The council also could serve as a clearinghouse for information on federal, state and local efforts to bring the our schools and libraries on line. It could develop and promote strategies for coordinating the Act's universal service provisions with other public and private educational technology initiatives, such as Netday, the Clinton administration's educational technologies initiatives (i.e., the Technology Literacy Challenge Fund, 21st Century Teachers program, Technology Learning Challenge grants) as well as the numerous private sector, foundation and local efforts.

III. Conclusion

The time to prepare America's students for the future is now. This proposal is designed to accelerate the process of enhancing education by making it possible for all schools and libraries in the nation to connect to the Internet.

To do this job right we must: provide incentives enabling educators to unleash the power of the Internet in the classroom; focus attention and resources on the most disadvantaged areas of the country; and decentralize the planning and decision-making process to empower local communities.
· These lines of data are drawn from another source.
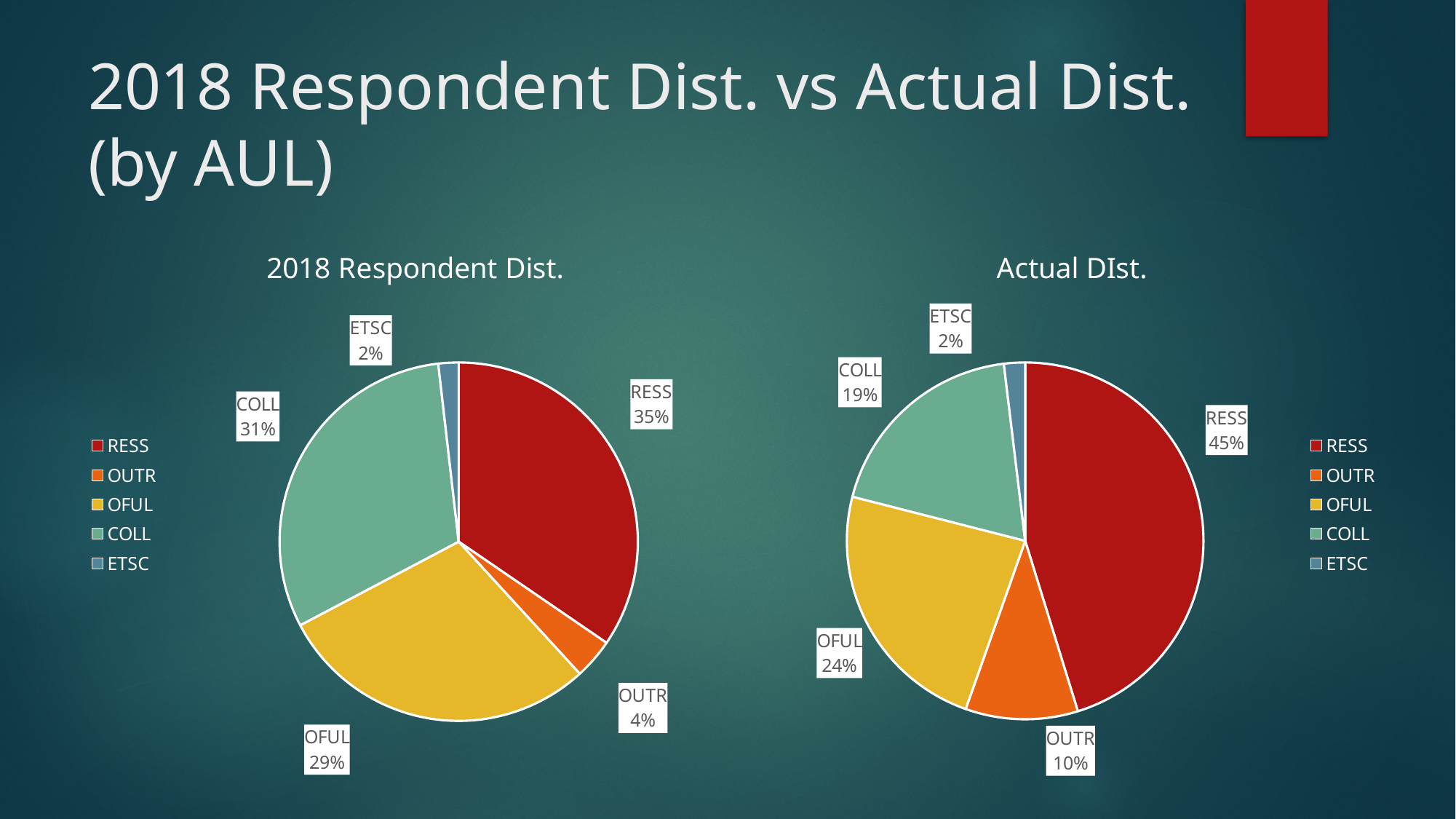
What is the difference between the RESS share in the 'Actual DIst.' chart and the RESS share in the '2018 Respondent Dist.' chart? 10% How many categories does the '2018 Respondent Dist.' pie chart show? 5 What type of chart is the 'Actual DIst.' chart? Pie chart In the 'Actual DIst.' chart, what share does OFUL have? 24% Is the OUTR share larger in the '2018 Respondent Dist.' chart or in the 'Actual DIst.' chart? Actual DIst. In the 'Actual DIst.' chart, which category has the smallest slice? ETSC In the 'Actual DIst.' chart, which is larger, the COLL slice or the OFUL slice? OFUL In the '2018 Respondent Dist.' chart, what share does RESS have? 35% In the 'Actual DIst.' chart, what share does OUTR have? 10% In the '2018 Respondent Dist.' chart, what is the difference between the COLL and OFUL shares? 2% In the 'Actual DIst.' chart, what colour is the COLL slice? Green In the '2018 Respondent Dist.' chart, which category has the largest slice? RESS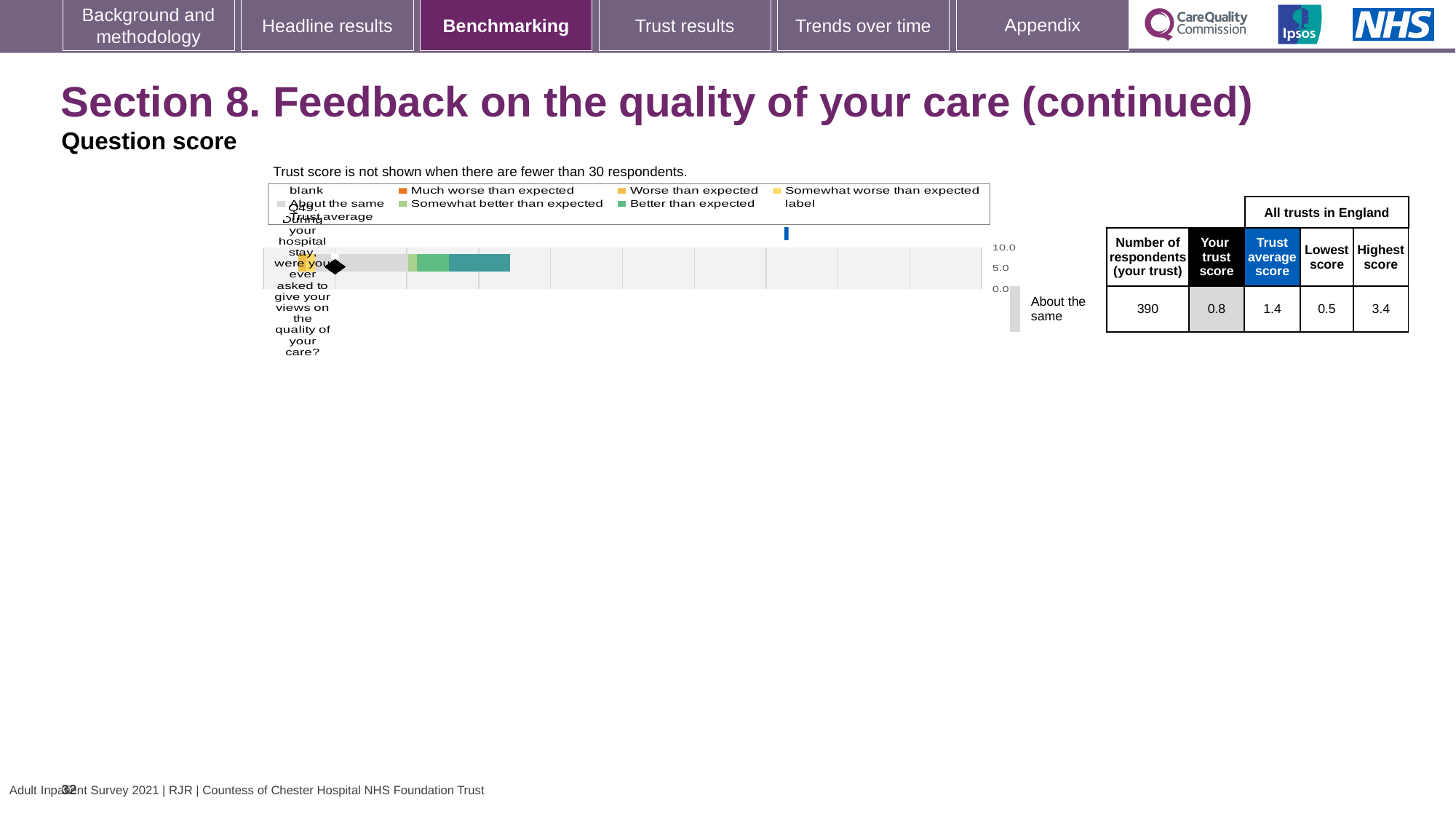
According to the table beside the chart, what is the lowest score among all trusts in England? 0.5 According to the table beside the chart, what is your trust score for Q49? 0.8 What is the highest tick value shown on the chart's numeric axis? 10.0 According to the table beside the chart, what is the number of respondents for your trust? 390 What colour does the legend use for 'Much worse than expected'? orange Which is larger for Q49: your trust score or the trust average score? trust average score According to the table beside the chart, what is the trust average score for Q49? 1.4 Which question number is plotted on the chart? Q49 What is the difference between the highest score and the lowest score for Q49 in the table? 2.9 What kind of chart is shown on the slide? bar chart What benchmark category label is shown next to the chart for Q49? About the same According to the table beside the chart, what is the highest score among all trusts in England? 3.4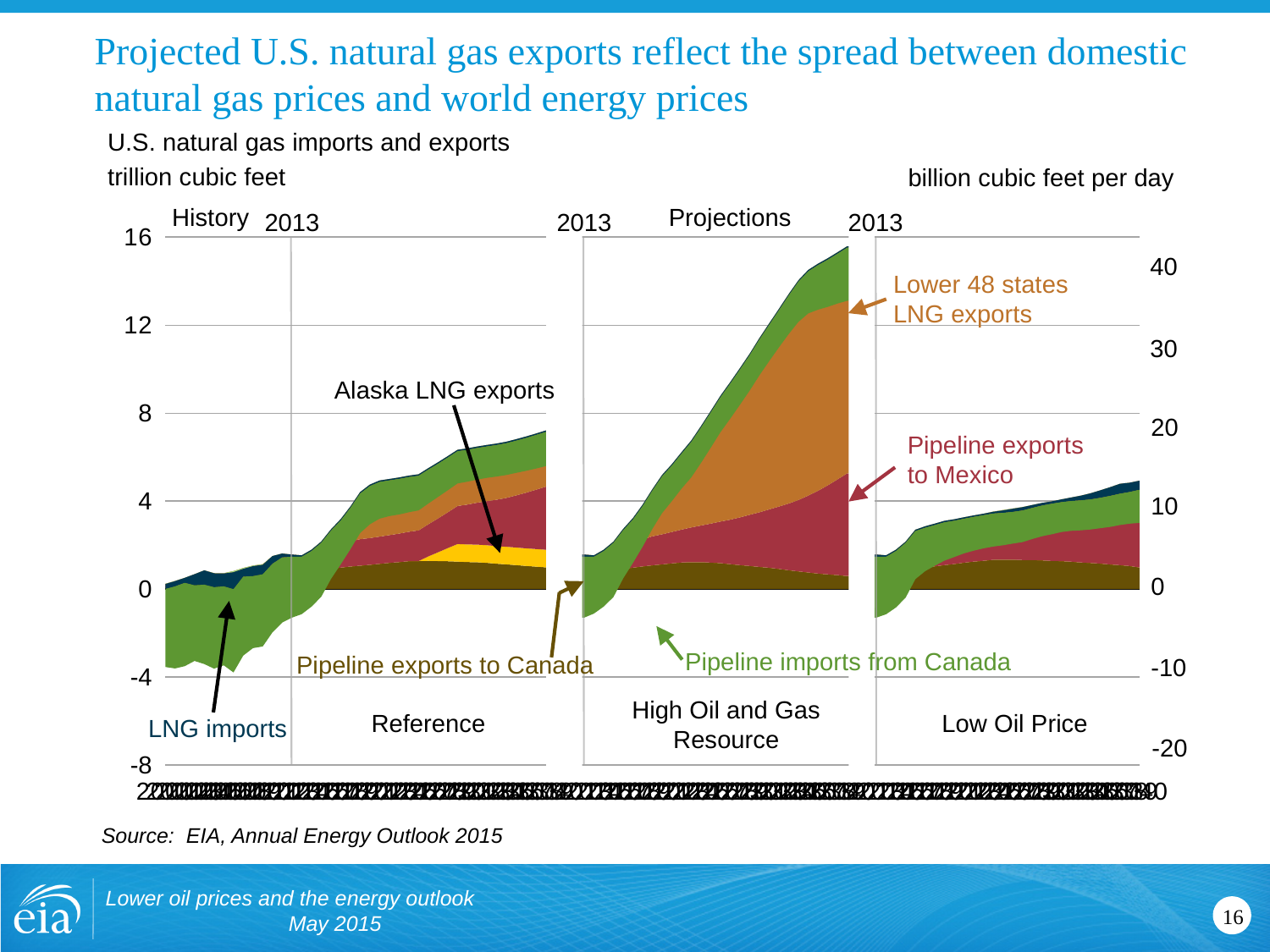
Which series is shown in yellow in the Reference panel? Alaska LNG exports What kind of chart is shown on the slide? area chart In the Low Oil Price panel, is the total of exports at the end of the projection greater or less than 8 trillion cubic feet? less How many scenario panels does the chart show? 3 In the Low Oil Price panel, is the total of exports at the end of the projection greater or less than 10 billion cubic feet per day? greater What is the title of the chart? U.S. natural gas imports and exports Which scenario has the lowest peak total natural gas exports? Low Oil Price In the High Oil and Gas Resource panel, is the peak total of exports greater or less than 12 trillion cubic feet? greater Which scenario reaches the highest total natural gas exports? High Oil and Gas Resource In the Reference panel, do total net exports rise or fall over the projection period after 2013? rise Which three scenarios are shown in the chart panels? Reference, High Oil and Gas Resource, Low Oil Price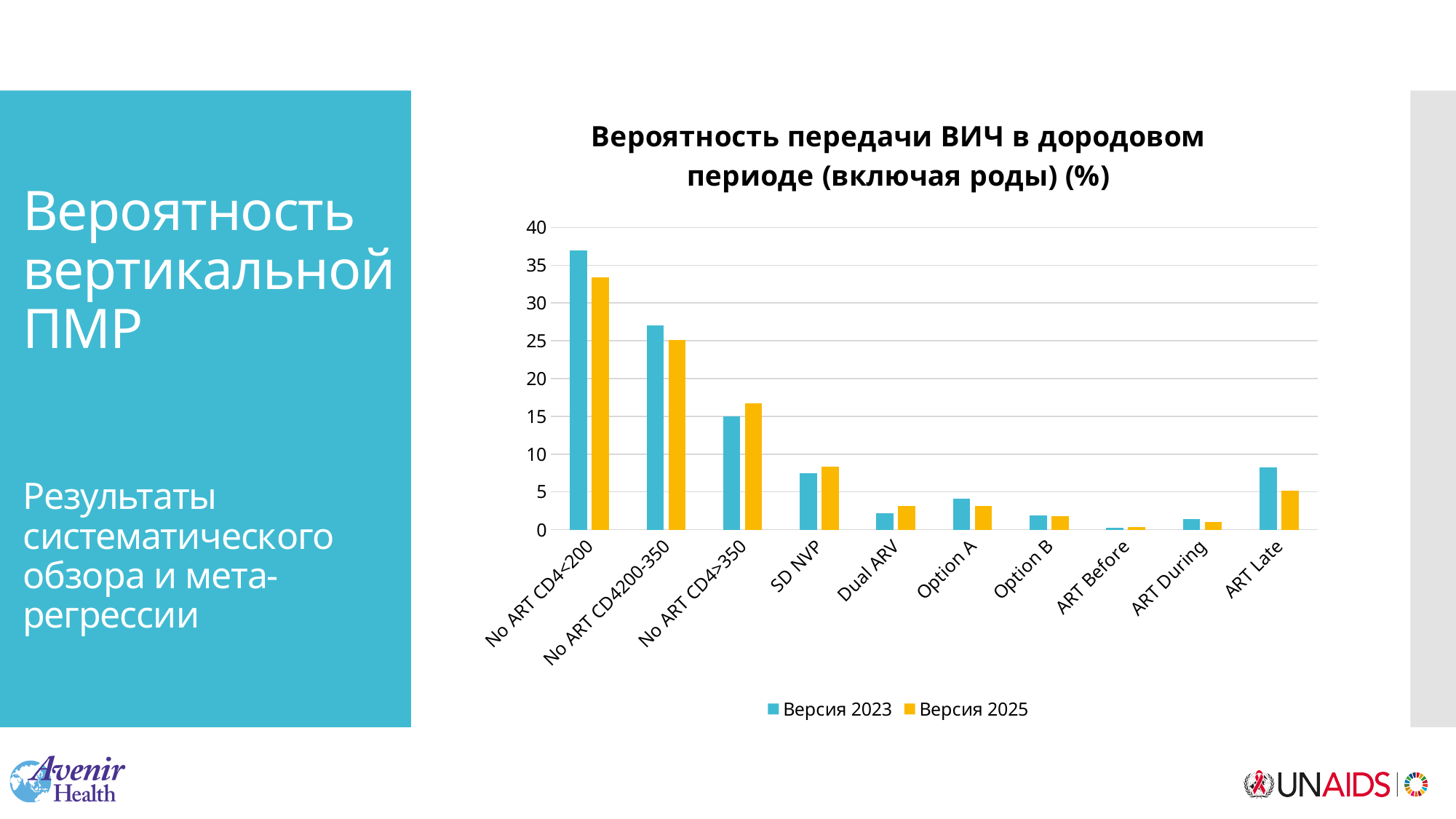
Which category has the highest value for Версия 2023? No ART CD4<200 What are the two series named in the chart legend? Версия 2023 and Версия 2025 What kind of chart is shown on the slide? bar chart For ART Late, which series has the larger value, Версия 2023 or Версия 2025? Версия 2023 For No ART CD4>350, which series has the larger value, Версия 2023 or Версия 2025? Версия 2025 How many series does the chart legend list? 2 Which category has the highest value for Версия 2025? No ART CD4<200 For No ART CD4<200, which series has the larger value, Версия 2023 or Версия 2025? Версия 2023 How many categories are shown on the x axis of the chart? 10 Is the Версия 2023 value for No ART CD4<200 greater or less than 35? greater Which category has the lowest value for Версия 2023? ART Before Is the Версия 2023 value for ART Late greater or less than 10? less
High-bandwidth connectivity to the Internet is an essential element of any plan, but it is not the only one. Just as critical are connections within schools and libraries, adequate hardware and software, teacher training, and ongoing support. That is why the Universal Service Fund will, by necessity, meld with other efforts by federal, state and local government officials, business leaders, educators and students. By focusing on all the necessary ingredients to enhance education through technology, America can realize the benefits of the information age in the classroom and in so doing, prepare our children to compete and win in the next century.